(Picture-based spatial questions)
—————
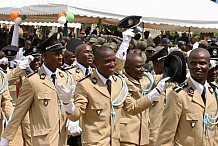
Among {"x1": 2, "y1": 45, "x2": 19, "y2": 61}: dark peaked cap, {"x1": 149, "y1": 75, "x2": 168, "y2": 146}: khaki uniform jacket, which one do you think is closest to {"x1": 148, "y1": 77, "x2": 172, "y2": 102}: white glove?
{"x1": 149, "y1": 75, "x2": 168, "y2": 146}: khaki uniform jacket

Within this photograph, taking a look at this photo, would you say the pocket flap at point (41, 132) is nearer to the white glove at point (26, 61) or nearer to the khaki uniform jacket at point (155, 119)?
the white glove at point (26, 61)

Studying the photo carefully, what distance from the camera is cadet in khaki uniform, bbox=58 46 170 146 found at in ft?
20.0

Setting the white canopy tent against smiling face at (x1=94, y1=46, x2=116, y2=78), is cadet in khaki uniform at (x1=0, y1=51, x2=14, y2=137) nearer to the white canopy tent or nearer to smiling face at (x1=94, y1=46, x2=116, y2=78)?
smiling face at (x1=94, y1=46, x2=116, y2=78)

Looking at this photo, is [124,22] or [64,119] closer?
[64,119]

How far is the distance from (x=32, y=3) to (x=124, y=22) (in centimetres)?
702

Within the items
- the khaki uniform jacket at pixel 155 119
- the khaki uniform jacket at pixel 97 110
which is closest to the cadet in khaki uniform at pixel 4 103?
the khaki uniform jacket at pixel 155 119

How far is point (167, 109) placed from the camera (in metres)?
5.30

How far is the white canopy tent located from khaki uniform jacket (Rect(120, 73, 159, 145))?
595cm

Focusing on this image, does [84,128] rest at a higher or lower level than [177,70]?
lower

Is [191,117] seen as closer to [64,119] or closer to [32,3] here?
[64,119]

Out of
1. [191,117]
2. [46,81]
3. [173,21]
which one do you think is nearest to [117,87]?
[46,81]

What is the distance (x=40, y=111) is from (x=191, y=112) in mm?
1944

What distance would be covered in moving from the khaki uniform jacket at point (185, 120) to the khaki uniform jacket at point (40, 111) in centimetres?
160

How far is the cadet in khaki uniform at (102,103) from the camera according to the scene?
6.08 metres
—————
#### [WHAT THE TASK REQUIRES]
Write out the data precisely as given, excluding the pictures.

#### [TASK ANSWER]
Among {"x1": 2, "y1": 45, "x2": 19, "y2": 61}: dark peaked cap, {"x1": 149, "y1": 75, "x2": 168, "y2": 146}: khaki uniform jacket, which one do you think is closest to {"x1": 148, "y1": 77, "x2": 172, "y2": 102}: white glove?
{"x1": 149, "y1": 75, "x2": 168, "y2": 146}: khaki uniform jacket

Within this photograph, taking a look at this photo, would you say the pocket flap at point (41, 132) is nearer to the white glove at point (26, 61) or nearer to the khaki uniform jacket at point (155, 119)?
the white glove at point (26, 61)

Studying the photo carefully, what distance from the camera is cadet in khaki uniform, bbox=58 46 170 146 found at in ft?
20.0

Setting the white canopy tent against smiling face at (x1=94, y1=46, x2=116, y2=78), is cadet in khaki uniform at (x1=0, y1=51, x2=14, y2=137) nearer to the white canopy tent or nearer to smiling face at (x1=94, y1=46, x2=116, y2=78)?
smiling face at (x1=94, y1=46, x2=116, y2=78)

Looking at this photo, is [124,22] or [64,119] closer?
[64,119]

How far is the distance from (x=32, y=3) to (x=124, y=22) (in centimetres)?
702

Within the items
- the khaki uniform jacket at pixel 155 119
- the khaki uniform jacket at pixel 97 110
which is closest to the cadet in khaki uniform at pixel 4 103?
the khaki uniform jacket at pixel 155 119

How far is point (167, 109) placed from the camera (in metres)?
5.30

How far is the white canopy tent located from khaki uniform jacket (Rect(120, 73, 159, 145))?
595cm

Focusing on this image, does [84,128] rest at a higher or lower level than [177,70]?
lower

Is [191,117] seen as closer to [64,119] or closer to [32,3] here?
[64,119]

Out of
1. [191,117]
2. [46,81]
3. [173,21]
which one do you think is nearest to [117,87]?
[46,81]

What is the distance (x=40, y=111) is from (x=191, y=112) in mm?
1944

What distance would be covered in moving from the khaki uniform jacket at point (185, 120) to the khaki uniform jacket at point (40, 111) in centimetres?
160

How far is the cadet in khaki uniform at (102,103) from the camera according to the scene?
6.08 metres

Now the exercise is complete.